By Bryan Rich
October 12, 5:00 pm EST
The S&P 500 has declined more than 5% (from peak to trough) on four different occasions this year. That’s despite an economy that is heating up, finally escaping the slow growth rut of the past decade.
So, should you be fearful when these declines occur, or should you be greedy?
During market declines – with the constant barrage of market analysis and opinion on financial television, in newspapers, or through the Internet – it’s easy to get sucked into drama played out in the media.
And that tends to make many investors fearful.
But while the fearful start running out of the store when stocks go on sale, the best billionaire investors in the world, start running IN.
The fact is, the best investors in the world see declines in the U.S. stock market as an exciting opportunity. And so should you.
Most average investors in stocks are NOT leveraged. And with that, they should have no concern about U.S. stock market declines, other than saying to themselves, “what a gift,” and asking themselves these questions: “Do I have cash I can put to work at these cheaper prices? And, where should I put that cash to work?”

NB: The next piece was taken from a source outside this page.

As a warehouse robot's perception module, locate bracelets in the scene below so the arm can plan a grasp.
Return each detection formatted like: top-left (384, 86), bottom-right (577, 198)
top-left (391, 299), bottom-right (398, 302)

Billionaire Ray Dalio, the founder of the biggest hedge fund in the world, has said what we think is the most simple yet important fact ever said about investing.
“There are few sure things in investing … that betas rise over time relative to cash is one of them.”
In plain English, he’s saying that major asset classes, over time, will rise (stocks, bonds, real estate). The value of these core assets will grow faster than the value of cash.
That comes with one simple assumption. The world, over time, will improve, will grow and will be a better and more efficient place to live than it was before. If that assumption turned out to be wrong, we have a lot more to worry about than the value of our stock portfolio.
With that said, as an average investor that is not leveraged, dips in stocks (particularly U.S. stocks – the largest economy in the world, with the deepest financial markets) should be bought, because in the simplest terms, over time, the broad stock market has an upward sloping trajectory.
This is the very simple philosophy Dalio follows, and is the core of how he makes money and how he has become one of the best, and richest, investors alive.
Billionaires Bill Ackman and Carl Icahn, two of the great activist investors, lick their chops when broad markets sell off on fear and uncertainty.
Ackman says he gets to buy stakes in high quality businesses at a discount when broad markets decline for non-fundamental reasons. Icahn says he hopes a stock he owns goes lower so he can buy more.
What about the great Warren Buffett? What does he think about market declines? He has famously attributed his long-term investing success to “being greedy when others are fearful.”
Bottom line: Declines in the broad market are times to take out your shopping list.